Sebastian Schirmer, Jasdeep Singh, Emily Jensen, Johann Dauer, Bernd Finkbeiner, Sriram Sankaranarayanan

This paper presents temporal behavior trees (TBT), a specification formalism inspired by behavior trees that are commonly used to program robotic applications. We then introduce the concept of trace segmentation, wherein given a TBT specification and a trace, we split the trace optimally into sub-traces that are associated with various portions of the TBT specification. Segmentation of a trace then serves to explain precisely how a trace satisfies or violates a specification, and which portions of a specification are actually violated. We introduce the syntax and semantics of TBT and compare their expressiveness in relation to temporal logic.
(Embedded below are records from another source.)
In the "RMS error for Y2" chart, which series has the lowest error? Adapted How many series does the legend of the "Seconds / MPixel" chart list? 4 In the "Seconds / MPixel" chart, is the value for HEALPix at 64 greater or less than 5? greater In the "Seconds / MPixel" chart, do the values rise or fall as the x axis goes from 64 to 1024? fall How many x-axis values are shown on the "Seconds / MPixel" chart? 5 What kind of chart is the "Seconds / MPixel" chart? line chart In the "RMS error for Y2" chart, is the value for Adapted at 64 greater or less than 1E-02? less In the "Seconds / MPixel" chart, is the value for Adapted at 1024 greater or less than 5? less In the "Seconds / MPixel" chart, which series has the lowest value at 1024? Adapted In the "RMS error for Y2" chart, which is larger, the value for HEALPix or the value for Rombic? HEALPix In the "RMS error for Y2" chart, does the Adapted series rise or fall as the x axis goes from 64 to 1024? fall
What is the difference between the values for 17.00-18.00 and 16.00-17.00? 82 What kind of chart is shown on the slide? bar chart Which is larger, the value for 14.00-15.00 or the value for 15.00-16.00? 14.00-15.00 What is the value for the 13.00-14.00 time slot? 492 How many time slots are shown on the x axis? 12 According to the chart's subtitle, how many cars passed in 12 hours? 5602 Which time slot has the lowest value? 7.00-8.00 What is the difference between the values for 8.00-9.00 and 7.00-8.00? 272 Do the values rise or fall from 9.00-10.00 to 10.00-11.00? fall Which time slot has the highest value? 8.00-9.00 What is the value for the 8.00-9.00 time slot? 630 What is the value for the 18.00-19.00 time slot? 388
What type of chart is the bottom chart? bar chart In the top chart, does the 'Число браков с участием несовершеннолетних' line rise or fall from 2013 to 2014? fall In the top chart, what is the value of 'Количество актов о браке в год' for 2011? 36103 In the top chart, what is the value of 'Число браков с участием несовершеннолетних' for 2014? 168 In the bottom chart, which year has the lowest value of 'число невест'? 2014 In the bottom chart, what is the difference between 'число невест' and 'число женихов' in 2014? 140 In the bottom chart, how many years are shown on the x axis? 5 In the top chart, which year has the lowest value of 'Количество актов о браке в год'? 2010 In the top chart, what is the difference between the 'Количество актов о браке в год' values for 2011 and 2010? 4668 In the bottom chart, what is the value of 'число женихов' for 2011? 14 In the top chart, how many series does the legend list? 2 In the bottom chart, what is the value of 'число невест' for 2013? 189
Next, we define robustness semantics for TBT specification with respect to a trace. Rather than a Boolean interpretation, the robustness provides a real-valued numerical outcome that quantifies how close or far away a trace is from satisfying or violating a TBT specification. We show that computing the robustness of a trace also segments it into subtraces.Finally, we provide efficient approximations for computing robustness and segmentation for long traces with guarantees on the result. We demonstrate how segmentations are useful through applications such as understanding how novice users pilot an aerial vehicle through a sequence of waypoints in desktop experiments and the offline monitoring of automated lander for a drone on a ship. Our case studies demonstrate how TBT specification and segmentation can be used to understand and interpret complex behaviors of humans and automation in cyber-physical systems.

27th ACM International Conference on Hybrid Systems: Computation and Control (HSCC 2024).